Reduced phagocytosis in high doses of trimodulin indicates blocking of activating FcR and displacement of IC, as additional modes of action. Less pro-inflammatory ITAM signaling is mediated by reduced phagocytosis [16,74]. IC displacement by multimeric and highly avid IgM and IgA species in trimodulin was anticipated [34,38].
To sum up, a dose-dependent function of trimodulin was shown in this work. As demonstrated by our data, the IgA component of trimodulin is involved in anti-pathogenic effects (enhanced phagocytosis) as well as in immunomodulatory effects (activation of ITAMi via FcαRI and displacement of IC).
Notably, the analyzed effector outcome (e.g., phagocytosis or cytokine release) is a shifting cell-based effect of immunomodulatory and inflammatory stimuli [54]. This balance can be modulated by treatment with immunoglobulin preparations. The results of this study show that with high dosages of trimodulin, the cell system can be shifted to immunomodulation, enabling immune homeostatic conditions.
As the in vitro data indicate, it is important to monitor the immune status of the patient for optimal immunoglobulin therapy: in cases of severe infectious diseases, patients suffer from hyperinflammation (with the need for immunomodulation and high-dose therapy), or can shift to immune suppression (with the need for immune activation and low-dose therapy) [16,20,114].

5. Conclusions

Our work shows the functional aspects of IgA in trimodulin modes of action. Compared to standard IVIG, the interactions between IgA and FcR/FcαRI might be a valuable benefit of trimodulin in the treatment of inflammatory diseases. Besides the important role of IgA, we demonstrate that the IgG and IgM components of trimodulin are important for trimodulin function. IgG and IgM mediate equal or differing functions as IgA.
The changes in cellular effector outcomes were mediated by a combination of several modes of action. Comparing reviewed modes of action for classical IVIG, the interplay between the three classes and the sum of effects mediated by each immunoglobulin class promote the beneficial effects of trimodulin. The investigated modes of action, the importance of the involved immunoglobulin classes and the comparison between trimodulin and IVIG are summarized in Table 1.
The multiplicity of modes of action mediated by trimodulin opens new therapeutic possibilities. In severe infectious diseases, the whole immune system is exhausted [79,115]. In these cases, the targeting of several pathways and receptors with IgG, IgA and IgM of trimodulin could be beneficial, compared to targeting only a single pathway.
As pronounced in our manuscript, a key point for successful immunoglobulin therapy is the right dosage at the right time point.

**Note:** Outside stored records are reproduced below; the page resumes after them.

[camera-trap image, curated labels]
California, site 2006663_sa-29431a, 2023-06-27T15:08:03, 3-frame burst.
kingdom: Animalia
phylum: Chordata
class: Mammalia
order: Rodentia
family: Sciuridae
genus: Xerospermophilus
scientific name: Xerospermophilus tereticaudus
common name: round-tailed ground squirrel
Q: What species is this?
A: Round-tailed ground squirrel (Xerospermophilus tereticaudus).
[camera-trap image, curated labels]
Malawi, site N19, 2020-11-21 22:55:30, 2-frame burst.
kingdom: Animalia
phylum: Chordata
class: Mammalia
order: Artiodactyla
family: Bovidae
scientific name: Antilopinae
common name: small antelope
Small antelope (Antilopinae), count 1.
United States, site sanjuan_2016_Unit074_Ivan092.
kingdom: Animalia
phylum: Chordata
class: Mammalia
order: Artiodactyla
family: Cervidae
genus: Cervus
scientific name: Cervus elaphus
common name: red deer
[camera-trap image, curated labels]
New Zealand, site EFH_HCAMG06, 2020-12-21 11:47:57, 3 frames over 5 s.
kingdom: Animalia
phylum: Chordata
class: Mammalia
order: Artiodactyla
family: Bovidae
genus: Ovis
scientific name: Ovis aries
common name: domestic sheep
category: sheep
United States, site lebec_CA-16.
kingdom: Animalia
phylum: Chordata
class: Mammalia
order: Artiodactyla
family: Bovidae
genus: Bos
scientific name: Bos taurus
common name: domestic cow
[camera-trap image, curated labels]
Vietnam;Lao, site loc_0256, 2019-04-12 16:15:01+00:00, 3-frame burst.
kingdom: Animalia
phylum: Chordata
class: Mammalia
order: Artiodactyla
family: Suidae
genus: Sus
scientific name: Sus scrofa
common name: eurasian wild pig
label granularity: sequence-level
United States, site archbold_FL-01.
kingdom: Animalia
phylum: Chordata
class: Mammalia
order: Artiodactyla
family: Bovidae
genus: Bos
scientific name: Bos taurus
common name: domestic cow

High doses are required in hyperinflammatory patients, whereas low doses help immune suppressed patients. Therefore, monitoring the immunological status of the patient must be a central aspect before applying immunoglobulin preparations.
Particularly, in the focus of respiratory diseases such as sCAP or COVID-19, the modulation of neutrophils by IgA could be a promising strategy [6,12,116]. Although several authors state that IgA seems to be an important therapeutic molecule [12,44,117,118], comprehensive studies analyzing therapeutic IgA molecules are lacking. In addition, in most infectious diseases, neither levels of IgA nor the functional roles were consistently analyzed; therefore, further studies to understand the role of IgA are essential.
As addressed throughout our manuscript, the human immune system is a complex network of many interacting immune cell types and proteins [119,120]. The neutrophil in vitro models in this work cannot depict this complexity. Further work with more immune cell types, inflammatory stimuli and cellular effector outcomes is necessary to confirm and better understand the functional role of IgA in IgM/IgA-enriched immunoglobulin preparations.

Supplementary Materials

The following are available online at https://www.mdpi.com/article/10.3390/biomedicines9121828/s1, Figure S1: Modulation of FcR expression on resting neutrophil-like HL-60 cells, Figure S2: LPS-induced IL-8 release is reduced by the addition of trimodulin and IVIG. Figure S3: FcR blocking experiments (a) with S. aureus particles, (b) S. aureus–IgA IC (c) and S. aureus–IVIg IC. Table S1: Antibodies used in flow cytometry for immunological staining of Fc receptors on neutrophil-like HL-60 cells.

Author Contributions

Conceptualization, F.B. and S.F.; experimental methodology, F.B.; formal data analysis, F.B., D.R. and S.F.; writing—original draft preparation, F.B., S.W. and S.F.; writing—review and editing, F.B., D.R., S.W., M.G., J.S. and S.F.; supervision and project administration, S.F., M.G. and J.S. All authors have read and agreed to the published version of the manuscript.

Funding

This research received no external funding.

Institutional Review Board Statement

Not applicable.

Informed Consent Statement

Not applicable.

Data Availability Statement

Data of this study can be found in the Ph.D. thesis with the title “The immunomodulatory properties of the IgM/IgA-enriched immunoglobulin preparation trimodulin”, which was submitted to the Technical University of Darmstadt, Germany by F.B. (https://doi.org/10.26083/tuprints-00019101, accessed on 4 October 2021).

Acknowledgments

We thank Harald Kolmar (Technical University of Darmstadt) for supervision of F.B.’s Ph.D. thesis and for discussion and interesting ideas. We thank the preclinical department for sharing their knowledge and experimental experience. We also thank the ADV department for lab support and the reviewers of this manuscript. Furthermore, we thank Ann Marie Mc Cartin for English correction.

Conflicts of Interest

Authors are employees of Biotest AG, Dreieich, Germany. The authors declare that the research was conducted in the absence of any other commercial or financial relationships that could be construed as a potential conflict of interest.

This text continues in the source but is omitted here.